(Objective):
Go through the records below and copy out every line that contains the string "post". Capital and lowercase letters count as different.

(Extracted material):
= = = =
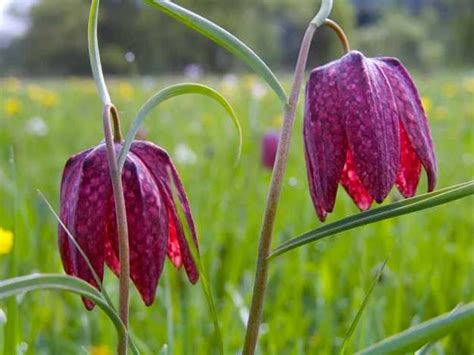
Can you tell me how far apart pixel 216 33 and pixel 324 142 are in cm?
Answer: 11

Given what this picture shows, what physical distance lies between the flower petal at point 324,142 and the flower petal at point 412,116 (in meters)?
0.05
= = = =
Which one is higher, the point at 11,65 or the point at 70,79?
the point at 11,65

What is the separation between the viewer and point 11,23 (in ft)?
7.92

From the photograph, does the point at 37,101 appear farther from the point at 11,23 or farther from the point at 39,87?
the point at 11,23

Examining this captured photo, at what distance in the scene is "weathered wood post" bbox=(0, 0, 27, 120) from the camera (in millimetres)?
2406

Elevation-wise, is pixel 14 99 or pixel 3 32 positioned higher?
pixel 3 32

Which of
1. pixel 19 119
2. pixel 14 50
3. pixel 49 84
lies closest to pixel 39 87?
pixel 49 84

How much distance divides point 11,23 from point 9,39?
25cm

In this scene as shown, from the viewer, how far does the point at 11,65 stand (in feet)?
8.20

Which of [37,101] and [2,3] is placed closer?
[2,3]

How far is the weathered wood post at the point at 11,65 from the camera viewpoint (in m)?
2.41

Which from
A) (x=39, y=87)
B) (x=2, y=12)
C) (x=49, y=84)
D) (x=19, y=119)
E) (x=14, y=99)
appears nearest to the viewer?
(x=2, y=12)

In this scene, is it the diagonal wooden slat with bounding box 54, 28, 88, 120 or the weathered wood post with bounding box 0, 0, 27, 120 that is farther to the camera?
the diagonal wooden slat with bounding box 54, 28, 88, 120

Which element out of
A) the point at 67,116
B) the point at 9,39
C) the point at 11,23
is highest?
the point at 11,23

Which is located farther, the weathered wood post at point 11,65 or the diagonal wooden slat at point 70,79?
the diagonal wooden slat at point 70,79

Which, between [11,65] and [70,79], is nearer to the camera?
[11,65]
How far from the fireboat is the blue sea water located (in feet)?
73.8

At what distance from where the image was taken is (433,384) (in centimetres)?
= = = =
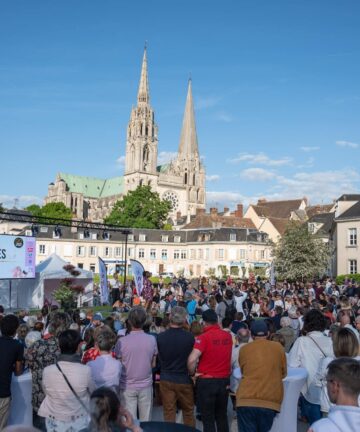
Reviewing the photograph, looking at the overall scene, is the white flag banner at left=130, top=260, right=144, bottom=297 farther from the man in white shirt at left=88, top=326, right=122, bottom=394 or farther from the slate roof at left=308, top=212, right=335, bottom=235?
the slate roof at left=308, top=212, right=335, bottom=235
= = = =
(Result below):
Examining this captured photo, at what distance in the scene is "weathered wood post" bbox=(0, 0, 27, 120) from the camera (in millimetres)?
How far is the weathered wood post at the point at 11,65 from the camera viewpoint (in m)?
In this scene, is it the diagonal wooden slat with bounding box 54, 28, 88, 120 or the weathered wood post with bounding box 0, 0, 27, 120 that is farther to the camera?
Which is located farther, the weathered wood post at point 11,65 or the diagonal wooden slat at point 70,79?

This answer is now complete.